READING TEXT:

Doctors worried about childhood obesity want Girl Scout cookies off the market

Apr 2, 2014

Girl Scouts Sell Cookies From Street Trucks In New York City

Girl Scouts sell cookies as a winter storm moves in on February 8, 2013 in New York City. The scouts did brisk business, setting up shop in locations around Midtown Manhattan on National Girl Scout Cookie Day.; Credit: John Moore/Getty Images

The Girl Scouts and their cookies may be sweet, but all that temptation is drawing criticism from doctors and parents who feel the scouts’ tradition of selling cookies isn’t in line with modern public health.

Girl Scout cookie season is the biggest fundraising event for the group as well as a social phenomenon. But chowing down on Thin Mints and Samoas is unquestionably bad for you — the cookies are fatty and sugary, full of ingredients people are supposed to be avoiding — and even if you’re aiming for moderation, it’s hard to eat just one.

Items from a dataset
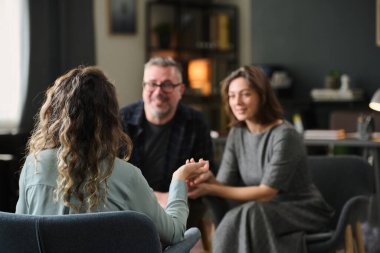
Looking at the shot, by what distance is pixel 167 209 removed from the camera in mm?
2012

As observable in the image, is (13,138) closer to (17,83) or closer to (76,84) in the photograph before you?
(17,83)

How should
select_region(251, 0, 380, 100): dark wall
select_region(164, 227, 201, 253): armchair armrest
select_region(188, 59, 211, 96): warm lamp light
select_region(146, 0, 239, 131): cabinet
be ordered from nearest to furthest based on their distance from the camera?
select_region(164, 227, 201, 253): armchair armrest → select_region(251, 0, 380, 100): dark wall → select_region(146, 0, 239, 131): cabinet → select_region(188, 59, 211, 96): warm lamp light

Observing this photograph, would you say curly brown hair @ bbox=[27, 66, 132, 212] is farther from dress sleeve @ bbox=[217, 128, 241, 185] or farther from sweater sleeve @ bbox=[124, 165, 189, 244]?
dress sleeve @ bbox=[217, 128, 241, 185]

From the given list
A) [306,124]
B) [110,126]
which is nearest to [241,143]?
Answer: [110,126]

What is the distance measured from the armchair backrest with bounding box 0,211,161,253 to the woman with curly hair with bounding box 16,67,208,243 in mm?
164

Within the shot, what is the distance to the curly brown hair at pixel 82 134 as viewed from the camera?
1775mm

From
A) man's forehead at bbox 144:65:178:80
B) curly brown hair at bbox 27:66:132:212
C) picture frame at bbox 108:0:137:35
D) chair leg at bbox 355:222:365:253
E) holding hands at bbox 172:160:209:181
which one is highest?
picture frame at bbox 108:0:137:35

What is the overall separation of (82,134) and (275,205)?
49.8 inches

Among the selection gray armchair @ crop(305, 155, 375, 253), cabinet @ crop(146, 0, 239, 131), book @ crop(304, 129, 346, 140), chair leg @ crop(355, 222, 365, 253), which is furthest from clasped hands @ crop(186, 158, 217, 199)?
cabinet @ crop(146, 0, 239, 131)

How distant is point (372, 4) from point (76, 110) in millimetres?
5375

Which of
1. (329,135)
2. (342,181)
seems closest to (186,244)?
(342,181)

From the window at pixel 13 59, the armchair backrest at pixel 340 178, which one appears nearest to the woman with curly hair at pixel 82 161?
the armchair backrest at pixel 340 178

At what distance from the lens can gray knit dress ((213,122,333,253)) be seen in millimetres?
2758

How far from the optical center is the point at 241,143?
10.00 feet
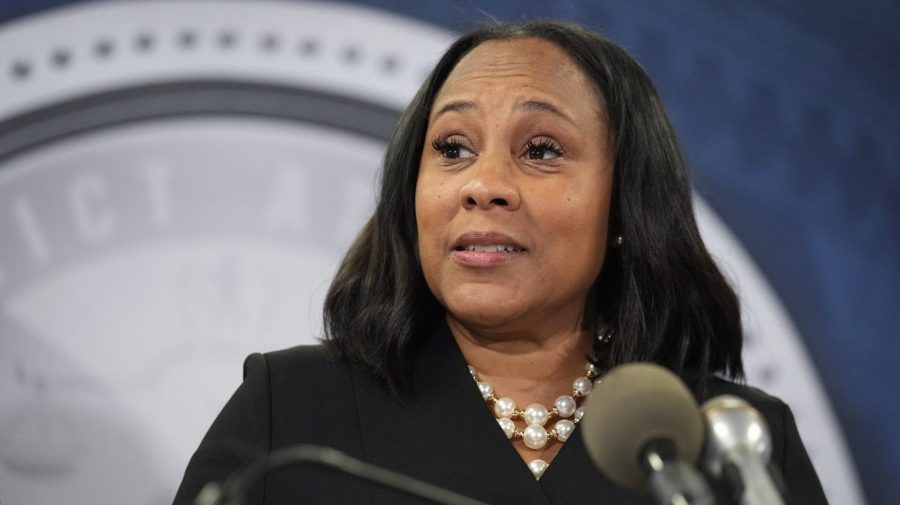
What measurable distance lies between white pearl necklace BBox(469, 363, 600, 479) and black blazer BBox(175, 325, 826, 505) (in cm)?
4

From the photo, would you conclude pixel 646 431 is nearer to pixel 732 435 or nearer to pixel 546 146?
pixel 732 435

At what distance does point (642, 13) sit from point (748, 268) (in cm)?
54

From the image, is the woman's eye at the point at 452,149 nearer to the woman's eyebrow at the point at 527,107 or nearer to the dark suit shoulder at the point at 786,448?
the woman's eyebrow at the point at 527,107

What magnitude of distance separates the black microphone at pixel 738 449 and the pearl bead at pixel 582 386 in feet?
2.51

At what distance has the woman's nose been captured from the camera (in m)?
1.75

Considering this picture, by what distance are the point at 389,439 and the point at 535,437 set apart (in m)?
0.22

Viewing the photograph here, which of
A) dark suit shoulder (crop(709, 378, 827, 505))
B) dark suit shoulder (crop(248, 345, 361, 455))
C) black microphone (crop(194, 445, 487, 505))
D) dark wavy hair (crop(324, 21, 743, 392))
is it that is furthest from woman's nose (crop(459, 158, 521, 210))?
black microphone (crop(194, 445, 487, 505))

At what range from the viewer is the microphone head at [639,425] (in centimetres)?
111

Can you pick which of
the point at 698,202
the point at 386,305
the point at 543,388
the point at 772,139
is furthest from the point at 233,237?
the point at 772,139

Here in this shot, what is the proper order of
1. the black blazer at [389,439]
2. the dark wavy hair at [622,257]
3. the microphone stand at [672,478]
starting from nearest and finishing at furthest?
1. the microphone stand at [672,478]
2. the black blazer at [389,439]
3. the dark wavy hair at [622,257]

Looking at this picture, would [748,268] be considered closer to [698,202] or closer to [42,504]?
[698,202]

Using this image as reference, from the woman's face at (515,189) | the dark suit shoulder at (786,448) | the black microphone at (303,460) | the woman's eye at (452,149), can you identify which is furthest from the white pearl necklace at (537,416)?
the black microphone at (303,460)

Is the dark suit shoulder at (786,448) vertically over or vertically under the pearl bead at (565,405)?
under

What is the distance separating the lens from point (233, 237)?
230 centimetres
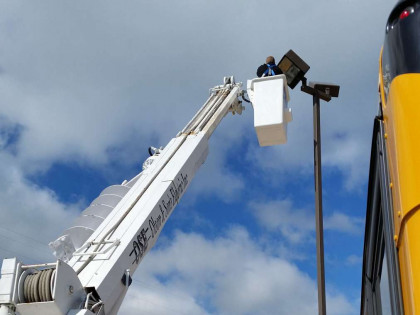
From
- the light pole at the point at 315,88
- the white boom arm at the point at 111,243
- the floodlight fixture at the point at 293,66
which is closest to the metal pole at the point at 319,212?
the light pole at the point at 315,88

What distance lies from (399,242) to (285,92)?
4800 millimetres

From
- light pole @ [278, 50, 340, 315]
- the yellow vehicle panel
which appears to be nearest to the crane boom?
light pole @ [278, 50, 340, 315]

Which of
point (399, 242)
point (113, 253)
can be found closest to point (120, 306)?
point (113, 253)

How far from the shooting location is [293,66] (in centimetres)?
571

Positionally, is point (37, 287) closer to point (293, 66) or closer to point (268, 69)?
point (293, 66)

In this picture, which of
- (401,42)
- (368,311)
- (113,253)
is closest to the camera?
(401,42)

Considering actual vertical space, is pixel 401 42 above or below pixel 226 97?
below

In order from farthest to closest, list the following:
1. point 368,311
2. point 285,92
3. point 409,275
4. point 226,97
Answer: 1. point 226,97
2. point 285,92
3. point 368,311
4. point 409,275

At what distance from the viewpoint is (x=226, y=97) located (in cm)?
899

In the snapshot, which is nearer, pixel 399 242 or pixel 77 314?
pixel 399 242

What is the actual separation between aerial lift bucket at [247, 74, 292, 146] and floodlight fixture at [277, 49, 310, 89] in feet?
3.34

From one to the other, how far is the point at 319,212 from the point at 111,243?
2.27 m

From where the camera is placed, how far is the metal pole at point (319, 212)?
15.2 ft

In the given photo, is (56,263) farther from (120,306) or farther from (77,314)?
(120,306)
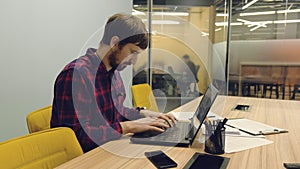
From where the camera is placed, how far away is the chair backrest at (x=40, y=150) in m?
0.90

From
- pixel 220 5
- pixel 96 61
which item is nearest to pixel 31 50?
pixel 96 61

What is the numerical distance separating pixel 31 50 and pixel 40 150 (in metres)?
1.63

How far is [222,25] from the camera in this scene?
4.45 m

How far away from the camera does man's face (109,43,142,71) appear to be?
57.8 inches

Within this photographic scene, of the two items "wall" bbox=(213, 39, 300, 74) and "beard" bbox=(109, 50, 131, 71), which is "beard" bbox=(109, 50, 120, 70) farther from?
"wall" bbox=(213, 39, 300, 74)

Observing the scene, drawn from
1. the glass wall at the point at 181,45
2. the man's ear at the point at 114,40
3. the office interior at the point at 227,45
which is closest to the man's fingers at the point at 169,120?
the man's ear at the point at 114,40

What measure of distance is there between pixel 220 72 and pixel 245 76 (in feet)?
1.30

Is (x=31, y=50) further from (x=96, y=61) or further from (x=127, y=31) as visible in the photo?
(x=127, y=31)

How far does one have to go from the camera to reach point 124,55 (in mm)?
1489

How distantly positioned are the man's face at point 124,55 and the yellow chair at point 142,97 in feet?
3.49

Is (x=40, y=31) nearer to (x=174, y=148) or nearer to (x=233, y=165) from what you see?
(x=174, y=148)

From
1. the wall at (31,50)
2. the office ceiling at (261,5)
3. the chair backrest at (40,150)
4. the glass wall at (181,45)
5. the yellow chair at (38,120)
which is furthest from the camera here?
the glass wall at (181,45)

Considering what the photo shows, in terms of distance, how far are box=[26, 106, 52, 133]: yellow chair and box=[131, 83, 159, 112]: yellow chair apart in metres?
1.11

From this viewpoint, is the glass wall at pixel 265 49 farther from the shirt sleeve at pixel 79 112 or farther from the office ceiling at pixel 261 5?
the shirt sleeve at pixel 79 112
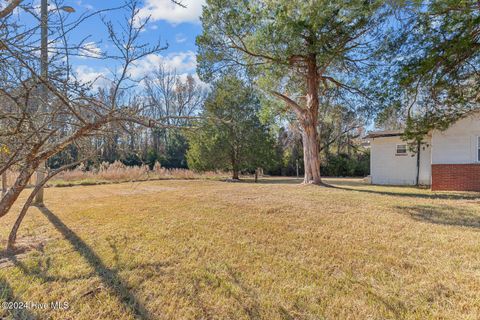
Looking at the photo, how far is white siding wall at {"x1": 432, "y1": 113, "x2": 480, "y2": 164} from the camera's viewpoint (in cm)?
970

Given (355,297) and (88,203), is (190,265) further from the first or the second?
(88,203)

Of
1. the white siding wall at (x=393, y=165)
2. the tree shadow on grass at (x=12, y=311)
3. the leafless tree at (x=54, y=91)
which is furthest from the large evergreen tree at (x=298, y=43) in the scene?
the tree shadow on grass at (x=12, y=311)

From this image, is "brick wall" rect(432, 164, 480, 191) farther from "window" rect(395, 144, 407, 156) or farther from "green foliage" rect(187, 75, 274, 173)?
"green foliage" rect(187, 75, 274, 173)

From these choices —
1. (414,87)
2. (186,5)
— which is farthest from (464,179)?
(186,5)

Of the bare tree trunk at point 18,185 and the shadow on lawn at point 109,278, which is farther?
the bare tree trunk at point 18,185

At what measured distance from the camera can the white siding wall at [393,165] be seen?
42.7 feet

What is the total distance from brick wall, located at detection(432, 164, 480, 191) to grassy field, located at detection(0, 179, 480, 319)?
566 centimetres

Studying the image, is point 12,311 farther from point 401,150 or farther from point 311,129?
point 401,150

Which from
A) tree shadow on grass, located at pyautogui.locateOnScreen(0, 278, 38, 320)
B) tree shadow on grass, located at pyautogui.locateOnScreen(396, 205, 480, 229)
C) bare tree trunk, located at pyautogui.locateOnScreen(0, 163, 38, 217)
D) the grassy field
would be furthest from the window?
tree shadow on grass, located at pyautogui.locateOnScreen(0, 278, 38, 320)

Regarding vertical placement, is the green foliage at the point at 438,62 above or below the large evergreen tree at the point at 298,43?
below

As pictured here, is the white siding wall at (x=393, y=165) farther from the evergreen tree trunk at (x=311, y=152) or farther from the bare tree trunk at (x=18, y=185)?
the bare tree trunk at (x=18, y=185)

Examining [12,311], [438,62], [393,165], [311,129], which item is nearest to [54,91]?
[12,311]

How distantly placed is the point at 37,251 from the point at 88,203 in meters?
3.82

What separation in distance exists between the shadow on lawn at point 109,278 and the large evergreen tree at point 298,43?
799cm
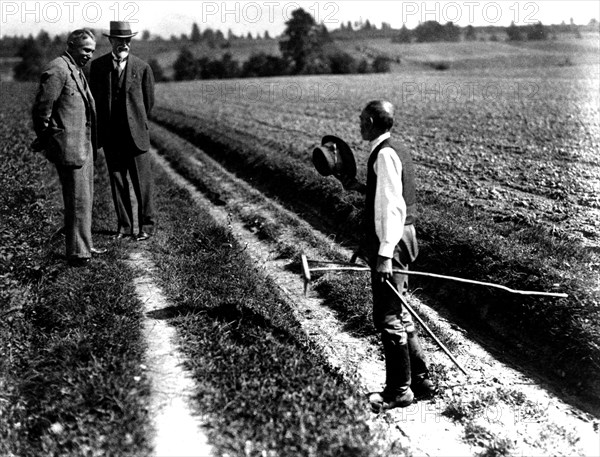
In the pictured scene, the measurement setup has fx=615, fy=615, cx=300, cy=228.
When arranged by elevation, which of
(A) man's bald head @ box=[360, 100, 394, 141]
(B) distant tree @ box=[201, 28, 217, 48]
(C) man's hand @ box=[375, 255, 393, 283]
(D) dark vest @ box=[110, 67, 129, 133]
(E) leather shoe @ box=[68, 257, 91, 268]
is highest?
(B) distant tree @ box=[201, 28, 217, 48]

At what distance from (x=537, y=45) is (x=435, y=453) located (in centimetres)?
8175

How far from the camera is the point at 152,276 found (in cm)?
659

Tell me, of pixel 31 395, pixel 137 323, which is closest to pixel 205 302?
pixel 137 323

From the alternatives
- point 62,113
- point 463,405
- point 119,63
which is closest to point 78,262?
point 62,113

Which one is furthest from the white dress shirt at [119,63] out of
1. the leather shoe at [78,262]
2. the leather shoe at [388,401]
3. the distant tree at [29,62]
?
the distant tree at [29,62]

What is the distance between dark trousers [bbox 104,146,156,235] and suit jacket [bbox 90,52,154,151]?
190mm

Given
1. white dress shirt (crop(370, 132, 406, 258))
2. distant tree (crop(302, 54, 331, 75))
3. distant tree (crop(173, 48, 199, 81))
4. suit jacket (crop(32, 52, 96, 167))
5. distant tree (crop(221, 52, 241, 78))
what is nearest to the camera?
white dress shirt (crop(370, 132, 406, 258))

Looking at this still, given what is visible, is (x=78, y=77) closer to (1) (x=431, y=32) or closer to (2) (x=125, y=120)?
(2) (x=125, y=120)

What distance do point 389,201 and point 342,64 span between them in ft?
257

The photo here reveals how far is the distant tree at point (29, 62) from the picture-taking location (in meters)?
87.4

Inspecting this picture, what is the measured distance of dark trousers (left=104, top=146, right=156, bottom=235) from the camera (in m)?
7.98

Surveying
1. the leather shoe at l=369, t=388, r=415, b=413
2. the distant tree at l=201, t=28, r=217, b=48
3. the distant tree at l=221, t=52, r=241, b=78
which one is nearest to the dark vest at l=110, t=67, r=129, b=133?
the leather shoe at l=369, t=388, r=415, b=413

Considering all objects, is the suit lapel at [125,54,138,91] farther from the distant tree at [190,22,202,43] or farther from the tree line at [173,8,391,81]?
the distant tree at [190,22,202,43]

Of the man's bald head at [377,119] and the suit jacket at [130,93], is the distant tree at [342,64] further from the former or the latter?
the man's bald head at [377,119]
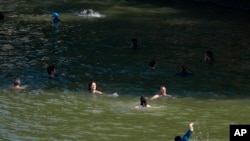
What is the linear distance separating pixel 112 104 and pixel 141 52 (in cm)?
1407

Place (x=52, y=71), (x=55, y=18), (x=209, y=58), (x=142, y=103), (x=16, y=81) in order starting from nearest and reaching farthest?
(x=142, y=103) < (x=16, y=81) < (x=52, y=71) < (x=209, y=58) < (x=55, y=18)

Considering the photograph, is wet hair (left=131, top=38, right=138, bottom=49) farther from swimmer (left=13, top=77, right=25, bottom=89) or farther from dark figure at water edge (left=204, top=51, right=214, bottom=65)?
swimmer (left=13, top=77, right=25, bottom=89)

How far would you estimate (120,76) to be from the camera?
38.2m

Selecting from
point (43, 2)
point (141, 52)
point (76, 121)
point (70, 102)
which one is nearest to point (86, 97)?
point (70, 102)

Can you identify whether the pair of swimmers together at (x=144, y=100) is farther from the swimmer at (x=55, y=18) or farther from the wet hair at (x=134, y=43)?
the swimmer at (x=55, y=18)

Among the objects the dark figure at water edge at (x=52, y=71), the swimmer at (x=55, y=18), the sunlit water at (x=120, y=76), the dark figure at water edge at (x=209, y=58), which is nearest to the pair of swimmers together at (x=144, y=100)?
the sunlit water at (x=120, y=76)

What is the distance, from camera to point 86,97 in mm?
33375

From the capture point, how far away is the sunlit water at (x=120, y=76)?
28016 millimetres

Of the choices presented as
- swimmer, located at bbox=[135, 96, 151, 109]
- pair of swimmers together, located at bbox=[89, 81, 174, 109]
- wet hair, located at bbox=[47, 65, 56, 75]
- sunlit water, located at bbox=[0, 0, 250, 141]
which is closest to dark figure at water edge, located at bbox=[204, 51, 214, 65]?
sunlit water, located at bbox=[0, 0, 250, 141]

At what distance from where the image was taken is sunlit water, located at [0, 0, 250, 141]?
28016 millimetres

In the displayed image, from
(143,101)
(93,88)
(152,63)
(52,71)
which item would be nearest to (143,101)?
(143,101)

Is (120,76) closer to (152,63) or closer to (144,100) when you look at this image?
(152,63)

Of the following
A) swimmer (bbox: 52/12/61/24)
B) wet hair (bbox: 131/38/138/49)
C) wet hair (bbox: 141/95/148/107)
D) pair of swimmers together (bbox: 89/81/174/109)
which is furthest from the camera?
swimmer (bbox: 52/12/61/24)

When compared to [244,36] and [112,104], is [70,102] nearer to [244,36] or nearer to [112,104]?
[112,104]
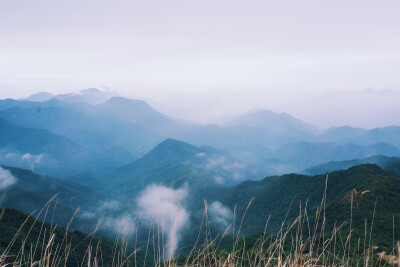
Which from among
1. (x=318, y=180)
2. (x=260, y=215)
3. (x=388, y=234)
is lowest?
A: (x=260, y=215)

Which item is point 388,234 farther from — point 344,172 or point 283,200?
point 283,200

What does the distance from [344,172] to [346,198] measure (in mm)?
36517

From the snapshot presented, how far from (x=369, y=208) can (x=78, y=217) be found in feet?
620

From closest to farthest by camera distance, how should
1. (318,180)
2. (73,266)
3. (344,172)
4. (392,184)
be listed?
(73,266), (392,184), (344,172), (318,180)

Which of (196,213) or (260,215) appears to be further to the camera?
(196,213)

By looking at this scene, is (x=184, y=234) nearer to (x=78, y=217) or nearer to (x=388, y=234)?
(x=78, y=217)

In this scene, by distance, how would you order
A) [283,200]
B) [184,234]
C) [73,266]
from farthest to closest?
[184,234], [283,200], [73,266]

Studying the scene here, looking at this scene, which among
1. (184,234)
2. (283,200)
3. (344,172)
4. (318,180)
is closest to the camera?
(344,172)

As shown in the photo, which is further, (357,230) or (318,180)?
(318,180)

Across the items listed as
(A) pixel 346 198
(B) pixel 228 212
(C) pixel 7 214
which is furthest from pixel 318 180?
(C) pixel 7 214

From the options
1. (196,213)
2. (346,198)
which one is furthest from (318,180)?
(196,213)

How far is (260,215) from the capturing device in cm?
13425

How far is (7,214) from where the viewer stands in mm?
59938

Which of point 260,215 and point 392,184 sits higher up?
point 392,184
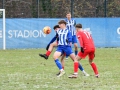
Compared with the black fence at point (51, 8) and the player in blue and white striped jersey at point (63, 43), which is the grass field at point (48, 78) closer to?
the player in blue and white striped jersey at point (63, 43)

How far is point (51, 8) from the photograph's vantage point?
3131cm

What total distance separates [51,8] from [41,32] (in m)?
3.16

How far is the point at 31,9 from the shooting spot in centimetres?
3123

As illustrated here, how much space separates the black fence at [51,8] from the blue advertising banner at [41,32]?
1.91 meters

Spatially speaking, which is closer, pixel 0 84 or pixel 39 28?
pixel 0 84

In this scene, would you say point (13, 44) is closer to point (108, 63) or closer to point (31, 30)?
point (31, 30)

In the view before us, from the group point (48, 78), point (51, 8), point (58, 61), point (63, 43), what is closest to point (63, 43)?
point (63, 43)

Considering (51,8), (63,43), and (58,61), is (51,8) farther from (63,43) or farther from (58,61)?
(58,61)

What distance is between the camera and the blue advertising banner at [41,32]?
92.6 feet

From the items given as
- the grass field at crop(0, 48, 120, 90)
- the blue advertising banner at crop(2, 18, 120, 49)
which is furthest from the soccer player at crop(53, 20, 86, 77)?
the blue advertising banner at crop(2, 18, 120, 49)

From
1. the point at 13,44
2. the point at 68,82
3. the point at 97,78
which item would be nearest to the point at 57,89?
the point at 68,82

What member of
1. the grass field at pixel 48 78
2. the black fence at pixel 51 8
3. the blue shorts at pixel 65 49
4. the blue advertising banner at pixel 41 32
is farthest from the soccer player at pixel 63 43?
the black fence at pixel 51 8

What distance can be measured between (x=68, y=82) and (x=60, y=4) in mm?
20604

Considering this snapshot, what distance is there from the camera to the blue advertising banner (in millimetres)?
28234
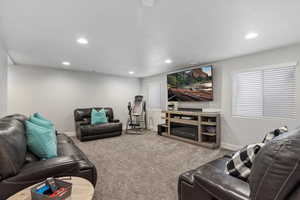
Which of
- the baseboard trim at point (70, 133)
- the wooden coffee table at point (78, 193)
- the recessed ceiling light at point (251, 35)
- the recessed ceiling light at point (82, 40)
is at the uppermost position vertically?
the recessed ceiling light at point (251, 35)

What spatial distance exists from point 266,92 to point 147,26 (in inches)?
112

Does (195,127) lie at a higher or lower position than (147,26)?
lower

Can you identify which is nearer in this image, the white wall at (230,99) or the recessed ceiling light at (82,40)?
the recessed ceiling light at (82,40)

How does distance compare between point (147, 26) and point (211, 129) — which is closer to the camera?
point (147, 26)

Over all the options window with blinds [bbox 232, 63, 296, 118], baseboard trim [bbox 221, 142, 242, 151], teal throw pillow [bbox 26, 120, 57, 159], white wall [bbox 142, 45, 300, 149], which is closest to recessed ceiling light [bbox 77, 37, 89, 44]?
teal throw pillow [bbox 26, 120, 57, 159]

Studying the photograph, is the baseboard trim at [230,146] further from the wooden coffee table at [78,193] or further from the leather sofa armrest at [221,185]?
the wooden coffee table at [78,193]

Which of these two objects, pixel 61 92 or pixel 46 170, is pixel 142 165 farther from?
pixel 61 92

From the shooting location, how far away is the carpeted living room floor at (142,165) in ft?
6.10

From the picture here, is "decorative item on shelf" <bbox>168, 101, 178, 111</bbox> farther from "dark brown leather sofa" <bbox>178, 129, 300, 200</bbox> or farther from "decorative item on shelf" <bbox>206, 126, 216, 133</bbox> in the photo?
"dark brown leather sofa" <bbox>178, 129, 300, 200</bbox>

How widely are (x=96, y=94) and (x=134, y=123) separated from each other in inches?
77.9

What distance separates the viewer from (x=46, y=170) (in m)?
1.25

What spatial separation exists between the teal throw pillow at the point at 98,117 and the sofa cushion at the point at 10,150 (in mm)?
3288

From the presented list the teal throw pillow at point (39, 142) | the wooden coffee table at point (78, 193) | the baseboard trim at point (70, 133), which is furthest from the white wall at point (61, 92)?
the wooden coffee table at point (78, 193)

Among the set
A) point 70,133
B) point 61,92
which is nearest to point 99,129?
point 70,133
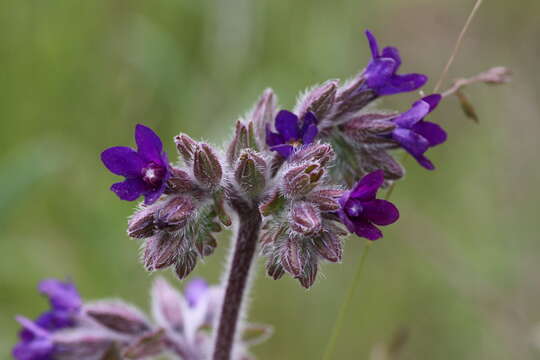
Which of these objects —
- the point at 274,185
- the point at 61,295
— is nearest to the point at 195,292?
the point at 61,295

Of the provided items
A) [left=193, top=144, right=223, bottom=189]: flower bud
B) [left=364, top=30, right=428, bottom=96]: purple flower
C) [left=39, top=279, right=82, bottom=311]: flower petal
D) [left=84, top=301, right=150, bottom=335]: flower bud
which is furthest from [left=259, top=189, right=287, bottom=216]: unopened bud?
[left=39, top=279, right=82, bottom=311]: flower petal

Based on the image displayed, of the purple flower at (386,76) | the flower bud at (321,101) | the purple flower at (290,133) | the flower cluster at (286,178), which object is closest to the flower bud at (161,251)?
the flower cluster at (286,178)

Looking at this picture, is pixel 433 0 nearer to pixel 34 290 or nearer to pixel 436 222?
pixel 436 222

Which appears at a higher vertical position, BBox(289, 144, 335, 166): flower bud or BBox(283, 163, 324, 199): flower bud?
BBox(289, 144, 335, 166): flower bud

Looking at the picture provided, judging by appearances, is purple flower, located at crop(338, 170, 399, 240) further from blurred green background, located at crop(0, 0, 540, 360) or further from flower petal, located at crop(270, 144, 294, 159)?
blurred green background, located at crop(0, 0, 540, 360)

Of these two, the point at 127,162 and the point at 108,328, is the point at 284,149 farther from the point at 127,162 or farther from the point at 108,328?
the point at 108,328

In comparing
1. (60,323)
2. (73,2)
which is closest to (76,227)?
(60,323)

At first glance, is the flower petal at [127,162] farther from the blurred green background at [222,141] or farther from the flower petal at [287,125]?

QUESTIONS TO ANSWER:
1. According to the Girl Scout cookie article, what is the biggest fundraising event for the group?
2. Rewrite the part of the Girl Scout cookie article that begins at the words "Doctors worried about" and stops after "modern public health.", replacing "temptation" with "indulgence".
3. In the Girl Scout cookie article, the sentence about chowing down on Thin Mints and Samoas describes the cookies as unhealthy. List every description it gives of the cookies.

TASK-BY-TASK OUTPUTS:
1. Girl Scout cookie season.

2.
Doctors worried about childhood obesity want Girl Scout cookies off the market

Apr 2, 2014

Girl Scouts Sell Cookies From Street Trucks In New York City

Girl Scouts sell cookies as a winter storm moves in on February 8, 2013 in New York City. The scouts did brisk business, setting up shop in locations around Midtown Manhattan on National Girl Scout Cookie Day.; Credit: John Moore/Getty Images

The Girl Scouts and their cookies may be sweet, but all that indulgence is drawing criticism from doctors and parents who feel the scouts’ tradition of selling cookies isn’t in line with modern public health.

3. fatty; sugary; full of ingredients people are supposed to be avoiding